══ TEXT SHOWN ══
The coming demolition of St. Saviour’s Infirmary in Victorian London marks a decisive chapter for a young woman who’s lived her entire life there as a man.
Jem Flockhart has been raised by her apothecary father to follow in his footsteps in the crumbling ruins of the buildings due to be torn down to make way for a railway. It’s been hard to hide her sex from others, and she’s distressed when William Quartermain, the junior architect for the project, has to share her room. Hundreds of bodies have been discovered on the grounds, and it’s Quartermain’s job to remove them all. While she’s showing Quartermain around, they find hidden in the chapel six tiny coffins, each with a doll inside wrapped in bloody cloth, along with bits and pieces of flowers and seeds. Curious about who made them and for what reason, Jem, who’s slowly warming to Quartermain, joins his quest for answers. One person who won’t be able to help is Dr. Bain, who’s been collaborating with Jem on a book about poisons. When Bain is found dead in his home, Jem naturally suspects poison. The suspects include the infirmary’s other doctors, many of whom hated Bain because of professional jealousy or due to his reputation as a womanizer. Jem also worries about her father, who hasn’t been himself, perhaps because his brother is in the final stages of madness. The next to die is the wife of Dr. Catchpole, who was in love with Bain and accused her husband of killing him. Jem is sure she and Quartermain are clever enough to catch the killer, but she’s not prepared for the horrors they will uncover and the extent of the malevolence they must overcome.
A debut mystery chock full of mysterious doings, riveting historical detail, and so many horrifying anecdotes about the state of medicine in the mid-1800s that you can almost feel the evil miasma rising from the pages.
═══
══ SOURCE MATERIAL ══
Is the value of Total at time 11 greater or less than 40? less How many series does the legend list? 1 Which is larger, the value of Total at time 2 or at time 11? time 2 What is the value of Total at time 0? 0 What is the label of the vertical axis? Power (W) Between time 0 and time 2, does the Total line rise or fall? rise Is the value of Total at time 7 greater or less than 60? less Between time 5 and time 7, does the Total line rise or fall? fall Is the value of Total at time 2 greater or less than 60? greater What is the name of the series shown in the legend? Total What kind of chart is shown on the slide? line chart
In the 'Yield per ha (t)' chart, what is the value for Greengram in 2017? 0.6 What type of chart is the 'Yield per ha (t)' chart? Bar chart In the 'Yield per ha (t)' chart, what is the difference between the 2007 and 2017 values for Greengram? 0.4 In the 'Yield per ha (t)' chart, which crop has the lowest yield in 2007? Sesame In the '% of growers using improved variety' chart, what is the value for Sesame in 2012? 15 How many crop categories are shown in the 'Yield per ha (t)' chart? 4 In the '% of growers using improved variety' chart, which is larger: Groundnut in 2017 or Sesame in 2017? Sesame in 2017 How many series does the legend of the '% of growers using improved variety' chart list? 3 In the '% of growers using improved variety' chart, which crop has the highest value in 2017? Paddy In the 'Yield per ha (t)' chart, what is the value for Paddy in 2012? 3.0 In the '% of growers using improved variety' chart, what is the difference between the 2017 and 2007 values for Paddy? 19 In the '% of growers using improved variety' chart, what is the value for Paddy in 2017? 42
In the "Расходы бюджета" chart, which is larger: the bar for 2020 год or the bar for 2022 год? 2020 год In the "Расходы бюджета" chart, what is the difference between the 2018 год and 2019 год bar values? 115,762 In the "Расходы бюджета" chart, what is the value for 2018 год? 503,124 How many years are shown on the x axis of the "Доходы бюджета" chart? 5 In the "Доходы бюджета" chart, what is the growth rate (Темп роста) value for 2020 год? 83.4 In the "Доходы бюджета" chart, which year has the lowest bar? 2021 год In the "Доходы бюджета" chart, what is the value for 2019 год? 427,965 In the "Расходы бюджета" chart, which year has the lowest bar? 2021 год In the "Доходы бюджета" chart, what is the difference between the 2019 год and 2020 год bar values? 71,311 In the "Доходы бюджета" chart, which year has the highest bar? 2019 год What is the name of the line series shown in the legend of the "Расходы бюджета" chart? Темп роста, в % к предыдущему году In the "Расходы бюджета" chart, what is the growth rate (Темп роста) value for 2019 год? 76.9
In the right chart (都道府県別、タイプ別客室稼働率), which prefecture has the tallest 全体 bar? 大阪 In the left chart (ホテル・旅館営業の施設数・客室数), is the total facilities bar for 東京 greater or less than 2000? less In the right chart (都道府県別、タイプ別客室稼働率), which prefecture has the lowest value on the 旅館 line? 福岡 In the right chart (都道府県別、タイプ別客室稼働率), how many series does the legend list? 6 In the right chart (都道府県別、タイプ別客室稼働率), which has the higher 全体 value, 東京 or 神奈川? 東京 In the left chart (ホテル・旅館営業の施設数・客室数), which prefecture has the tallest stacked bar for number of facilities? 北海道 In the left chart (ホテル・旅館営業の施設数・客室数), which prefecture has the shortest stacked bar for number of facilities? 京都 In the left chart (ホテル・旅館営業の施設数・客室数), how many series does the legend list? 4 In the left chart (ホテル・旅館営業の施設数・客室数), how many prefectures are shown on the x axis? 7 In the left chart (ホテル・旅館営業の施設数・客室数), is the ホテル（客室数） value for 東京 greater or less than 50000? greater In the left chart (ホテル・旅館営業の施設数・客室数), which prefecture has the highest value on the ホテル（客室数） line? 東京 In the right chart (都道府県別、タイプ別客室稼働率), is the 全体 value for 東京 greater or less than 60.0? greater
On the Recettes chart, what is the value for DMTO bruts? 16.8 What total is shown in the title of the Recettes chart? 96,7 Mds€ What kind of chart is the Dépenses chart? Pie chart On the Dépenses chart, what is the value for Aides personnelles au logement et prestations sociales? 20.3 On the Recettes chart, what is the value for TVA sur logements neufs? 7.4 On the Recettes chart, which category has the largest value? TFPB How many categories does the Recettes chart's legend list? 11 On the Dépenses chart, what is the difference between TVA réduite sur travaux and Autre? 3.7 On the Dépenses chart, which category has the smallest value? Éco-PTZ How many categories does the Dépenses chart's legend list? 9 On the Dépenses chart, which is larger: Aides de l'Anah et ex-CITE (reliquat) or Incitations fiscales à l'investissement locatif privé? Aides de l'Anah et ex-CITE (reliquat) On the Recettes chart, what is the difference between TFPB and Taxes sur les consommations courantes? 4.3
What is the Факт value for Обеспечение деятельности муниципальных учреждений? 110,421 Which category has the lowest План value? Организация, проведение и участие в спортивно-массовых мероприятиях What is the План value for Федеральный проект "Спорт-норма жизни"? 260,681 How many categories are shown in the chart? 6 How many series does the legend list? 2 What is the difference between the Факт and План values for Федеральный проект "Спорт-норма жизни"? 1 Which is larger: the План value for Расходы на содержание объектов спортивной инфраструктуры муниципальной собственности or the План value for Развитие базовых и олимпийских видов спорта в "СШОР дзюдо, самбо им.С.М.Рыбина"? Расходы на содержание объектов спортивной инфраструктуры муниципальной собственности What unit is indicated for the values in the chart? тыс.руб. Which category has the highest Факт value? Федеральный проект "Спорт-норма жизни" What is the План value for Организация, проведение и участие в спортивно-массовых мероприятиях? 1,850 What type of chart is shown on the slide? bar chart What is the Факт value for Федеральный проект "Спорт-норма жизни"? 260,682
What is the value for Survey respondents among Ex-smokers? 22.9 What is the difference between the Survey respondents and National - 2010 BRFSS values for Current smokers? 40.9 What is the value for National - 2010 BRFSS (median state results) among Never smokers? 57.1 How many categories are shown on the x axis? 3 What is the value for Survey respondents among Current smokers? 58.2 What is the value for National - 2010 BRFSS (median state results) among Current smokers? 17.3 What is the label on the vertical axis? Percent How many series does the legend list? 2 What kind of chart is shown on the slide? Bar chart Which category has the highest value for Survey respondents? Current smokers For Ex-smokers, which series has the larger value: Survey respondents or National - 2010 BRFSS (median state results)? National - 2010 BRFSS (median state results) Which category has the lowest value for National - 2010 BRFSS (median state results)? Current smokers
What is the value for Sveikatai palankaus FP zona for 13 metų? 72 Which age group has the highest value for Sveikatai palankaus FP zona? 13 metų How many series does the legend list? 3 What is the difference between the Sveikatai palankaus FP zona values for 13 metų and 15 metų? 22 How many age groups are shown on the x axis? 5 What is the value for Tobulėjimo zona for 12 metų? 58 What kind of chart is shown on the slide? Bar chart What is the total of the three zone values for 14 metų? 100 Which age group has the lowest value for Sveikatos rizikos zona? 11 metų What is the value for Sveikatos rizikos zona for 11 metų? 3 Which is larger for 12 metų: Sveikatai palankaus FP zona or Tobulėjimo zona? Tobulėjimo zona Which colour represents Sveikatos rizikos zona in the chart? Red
═══
> _ACTION ITEM_: Decide whether each statement below agrees with the review of the St. Saviour's Infirmary mystery, answering yes or no and quoting the deciding words of the review: (a) The infirmary buildings are to be demolished for a railway. (b) Dr. Bain is the one who has to share Jem's room. (c) The six tiny coffins are found hidden in the chapel.

> _ANSWER TO THIS TASK_:
(a) Yes: "due to be torn down to make way for a railway"
(b) No: "William Quartermain, the junior architect for the project, has to share her room"
(c) Yes: "they find hidden in the chapel six tiny coffins"